◆ STATED TASK: Type out every one of the records below word for word, leaving out the pictures.

◆ DATA TO USE:
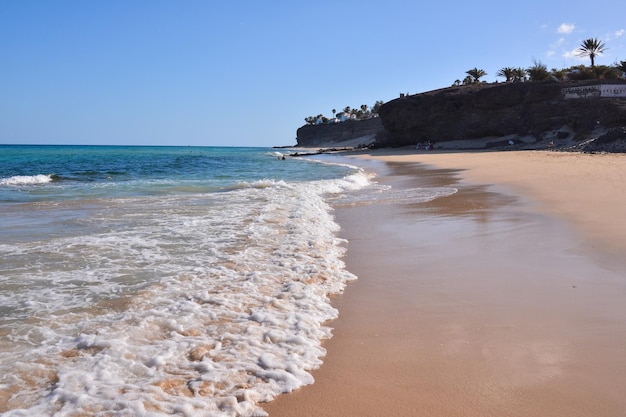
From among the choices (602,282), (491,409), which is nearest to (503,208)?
(602,282)

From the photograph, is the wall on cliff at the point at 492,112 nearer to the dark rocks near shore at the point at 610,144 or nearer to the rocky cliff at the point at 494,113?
the rocky cliff at the point at 494,113

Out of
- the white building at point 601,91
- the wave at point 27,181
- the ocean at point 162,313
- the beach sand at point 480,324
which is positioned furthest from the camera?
the white building at point 601,91

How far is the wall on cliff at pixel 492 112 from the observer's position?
37.3 m

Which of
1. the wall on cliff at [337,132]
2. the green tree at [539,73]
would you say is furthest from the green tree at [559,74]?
the wall on cliff at [337,132]

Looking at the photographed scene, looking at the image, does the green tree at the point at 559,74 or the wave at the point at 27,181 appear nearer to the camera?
the wave at the point at 27,181

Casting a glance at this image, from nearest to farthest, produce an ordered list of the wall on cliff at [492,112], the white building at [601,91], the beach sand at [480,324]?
1. the beach sand at [480,324]
2. the wall on cliff at [492,112]
3. the white building at [601,91]

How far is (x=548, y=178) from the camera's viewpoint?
45.4 feet

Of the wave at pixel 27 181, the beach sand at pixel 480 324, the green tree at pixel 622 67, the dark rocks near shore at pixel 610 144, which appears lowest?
the beach sand at pixel 480 324

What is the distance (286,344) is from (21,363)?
1.81 metres

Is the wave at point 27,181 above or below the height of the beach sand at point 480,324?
above

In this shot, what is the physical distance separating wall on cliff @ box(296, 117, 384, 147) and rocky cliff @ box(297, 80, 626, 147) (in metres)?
24.8

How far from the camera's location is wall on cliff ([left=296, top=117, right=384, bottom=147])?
89.8 m

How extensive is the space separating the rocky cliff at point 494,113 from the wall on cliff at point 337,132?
24838 mm

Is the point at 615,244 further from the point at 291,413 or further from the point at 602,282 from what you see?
the point at 291,413
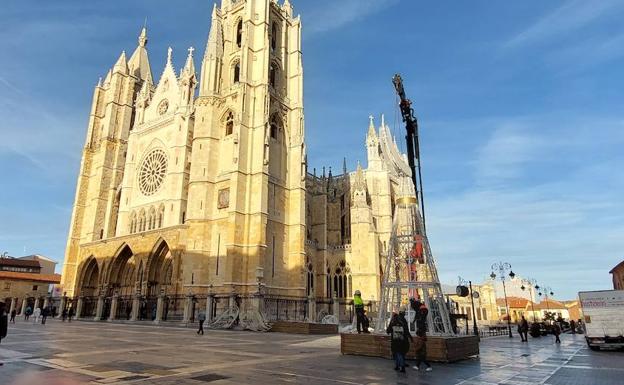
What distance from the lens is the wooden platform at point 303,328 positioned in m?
20.9

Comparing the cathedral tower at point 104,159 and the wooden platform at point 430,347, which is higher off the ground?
the cathedral tower at point 104,159

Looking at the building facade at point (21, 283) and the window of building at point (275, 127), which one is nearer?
the window of building at point (275, 127)

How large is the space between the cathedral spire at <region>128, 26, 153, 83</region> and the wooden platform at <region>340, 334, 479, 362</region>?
1821 inches

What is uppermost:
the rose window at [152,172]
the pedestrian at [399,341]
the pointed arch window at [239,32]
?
the pointed arch window at [239,32]

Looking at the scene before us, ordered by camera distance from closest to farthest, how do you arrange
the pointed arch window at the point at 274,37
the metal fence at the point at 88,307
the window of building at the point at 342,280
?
the metal fence at the point at 88,307, the pointed arch window at the point at 274,37, the window of building at the point at 342,280

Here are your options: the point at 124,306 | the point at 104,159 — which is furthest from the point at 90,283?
the point at 104,159

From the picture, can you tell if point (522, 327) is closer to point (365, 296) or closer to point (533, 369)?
point (533, 369)

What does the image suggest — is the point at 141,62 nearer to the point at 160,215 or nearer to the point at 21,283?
the point at 160,215

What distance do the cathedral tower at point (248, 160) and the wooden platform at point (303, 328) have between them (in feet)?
18.1

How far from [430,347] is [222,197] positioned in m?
24.2

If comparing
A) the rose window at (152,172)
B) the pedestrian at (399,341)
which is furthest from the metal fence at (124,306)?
the pedestrian at (399,341)

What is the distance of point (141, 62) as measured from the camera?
51.4 meters

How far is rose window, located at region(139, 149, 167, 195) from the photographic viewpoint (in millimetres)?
38250

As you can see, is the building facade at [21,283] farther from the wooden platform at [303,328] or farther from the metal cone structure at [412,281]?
the metal cone structure at [412,281]
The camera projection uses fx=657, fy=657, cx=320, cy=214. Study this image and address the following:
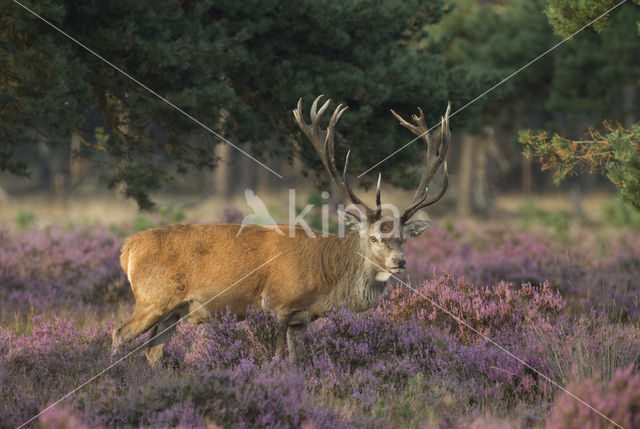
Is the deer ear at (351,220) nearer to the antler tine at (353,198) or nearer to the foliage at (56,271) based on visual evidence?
the antler tine at (353,198)

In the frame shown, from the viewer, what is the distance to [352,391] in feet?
16.2

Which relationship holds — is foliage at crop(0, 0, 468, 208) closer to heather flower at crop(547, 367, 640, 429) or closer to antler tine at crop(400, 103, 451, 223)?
antler tine at crop(400, 103, 451, 223)

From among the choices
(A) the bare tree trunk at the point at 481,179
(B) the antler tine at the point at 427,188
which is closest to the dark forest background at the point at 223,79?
(B) the antler tine at the point at 427,188

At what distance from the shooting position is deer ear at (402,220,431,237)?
6266 millimetres

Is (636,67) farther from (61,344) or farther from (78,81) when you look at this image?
(61,344)

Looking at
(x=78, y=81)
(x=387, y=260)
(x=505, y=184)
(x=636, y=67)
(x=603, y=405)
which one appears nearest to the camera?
(x=603, y=405)

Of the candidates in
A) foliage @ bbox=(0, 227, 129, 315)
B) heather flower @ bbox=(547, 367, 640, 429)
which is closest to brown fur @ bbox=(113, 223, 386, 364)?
foliage @ bbox=(0, 227, 129, 315)

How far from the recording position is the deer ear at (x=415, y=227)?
6.27 metres

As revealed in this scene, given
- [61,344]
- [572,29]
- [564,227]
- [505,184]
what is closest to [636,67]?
[564,227]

◆ FULL ANSWER:
From among the choices (602,282), (491,409), which is nearest to (503,208)?
(602,282)

From the photograph, is the wall on cliff at the point at 492,112 nearer to the dark rocks near shore at the point at 610,144 or nearer to the rocky cliff at the point at 494,113?
the rocky cliff at the point at 494,113

Out of
- the white building at point 601,91
- the wave at point 27,181
- the ocean at point 162,313
- the beach sand at point 480,324
which is positioned furthest from the camera?
the white building at point 601,91

How far is the wall on cliff at pixel 492 112 from the observer's position?
37.3 m

Which of
1. the wall on cliff at [337,132]
2. the green tree at [539,73]
would you say is furthest from the green tree at [559,74]?
the wall on cliff at [337,132]

Looking at the photographed scene, looking at the image, does the green tree at the point at 559,74 or the wave at the point at 27,181 appear nearer to the camera?
the wave at the point at 27,181

Casting a glance at this image, from nearest to farthest, produce an ordered list of the wall on cliff at [492,112], the white building at [601,91], the beach sand at [480,324]?
1. the beach sand at [480,324]
2. the wall on cliff at [492,112]
3. the white building at [601,91]

How far is (x=548, y=178) from the camera's viewpoint?
45.4 feet

Of the wave at pixel 27 181, the beach sand at pixel 480 324, the green tree at pixel 622 67, the dark rocks near shore at pixel 610 144, which appears lowest?
the beach sand at pixel 480 324

What is the distance (286,344) is from (21,363)?
1.81 metres

Is the wave at point 27,181 above or below the height of the beach sand at point 480,324?
above

In this shot, what is the physical distance separating wall on cliff @ box(296, 117, 384, 147) and rocky cliff @ box(297, 80, 626, 147) (in metres)?
24.8

How far from the camera's location is wall on cliff ([left=296, top=117, right=384, bottom=147])?
89.8 m

How extensive is the space separating the rocky cliff at point 494,113 from the wall on cliff at point 337,132?
24838 mm

Is the point at 615,244 further from the point at 291,413 or further from the point at 602,282 from what you see?
the point at 291,413
What distance from the lens is the wooden platform at point 303,328 positioned in m?
20.9

Comparing the cathedral tower at point 104,159 and the wooden platform at point 430,347, which is higher off the ground?
the cathedral tower at point 104,159

Looking at the building facade at point (21, 283) and the window of building at point (275, 127), which one is nearer?
the window of building at point (275, 127)

How large is the space between the cathedral spire at <region>128, 26, 153, 83</region> and the wooden platform at <region>340, 334, 479, 362</region>?
1821 inches

What is uppermost:
the rose window at [152,172]
the pedestrian at [399,341]
the pointed arch window at [239,32]
?
the pointed arch window at [239,32]

Looking at the scene before us, ordered by camera distance from closest to farthest, how do you arrange
the pointed arch window at the point at 274,37
the metal fence at the point at 88,307
the window of building at the point at 342,280
?
the metal fence at the point at 88,307, the pointed arch window at the point at 274,37, the window of building at the point at 342,280

Here are your options: the point at 124,306 | the point at 104,159 — which is furthest from the point at 90,283?
the point at 104,159

From the picture, can you tell if point (522, 327) is closer to point (365, 296) or closer to point (533, 369)?
point (533, 369)

What does the image suggest — is the point at 141,62 nearer to the point at 160,215 or nearer to the point at 21,283?
the point at 160,215

What distance do the cathedral tower at point (248, 160) and the wooden platform at point (303, 328) have between them (in feet)?
18.1

How far from [430,347] is [222,197] positioned in m?
24.2

If comparing
A) the rose window at (152,172)
B) the pedestrian at (399,341)
which is furthest from the metal fence at (124,306)?
the pedestrian at (399,341)

What is the distance of point (141, 62) as measured from the camera?
51.4 meters

How far is rose window, located at region(139, 149, 167, 195) from the photographic viewpoint (in millimetres)?
38250

As you can see, is the building facade at [21,283] farther from the wooden platform at [303,328] or farther from the metal cone structure at [412,281]?
the metal cone structure at [412,281]
The camera projection uses fx=657, fy=657, cx=320, cy=214. Study this image and address the following:
Is the deer ear at (351,220) nearer to the antler tine at (353,198) or nearer to the foliage at (56,271) based on visual evidence?
the antler tine at (353,198)

In the frame shown, from the viewer, what is the distance to [352,391] in feet?
16.2

Which relationship holds — is foliage at crop(0, 0, 468, 208) closer to heather flower at crop(547, 367, 640, 429) or closer to antler tine at crop(400, 103, 451, 223)?
antler tine at crop(400, 103, 451, 223)

From among the choices
(A) the bare tree trunk at the point at 481,179
(B) the antler tine at the point at 427,188
which is closest to the dark forest background at the point at 223,79?
(B) the antler tine at the point at 427,188

At what distance from the shooting position is deer ear at (402,220,431,237)?
6266 millimetres

Is (636,67) farther from (61,344) or farther from (78,81) when you look at this image?
(61,344)

Looking at
(x=78, y=81)
(x=387, y=260)
(x=505, y=184)
(x=636, y=67)
(x=603, y=405)
which one appears nearest to the camera?
(x=603, y=405)

Of the candidates in
A) foliage @ bbox=(0, 227, 129, 315)
B) heather flower @ bbox=(547, 367, 640, 429)
which is closest to brown fur @ bbox=(113, 223, 386, 364)?
foliage @ bbox=(0, 227, 129, 315)

How far from the recording position is the deer ear at (x=415, y=227)?
6.27 metres

As revealed in this scene, given
- [61,344]
- [572,29]
- [564,227]
- [505,184]
what is closest to [636,67]?
[564,227]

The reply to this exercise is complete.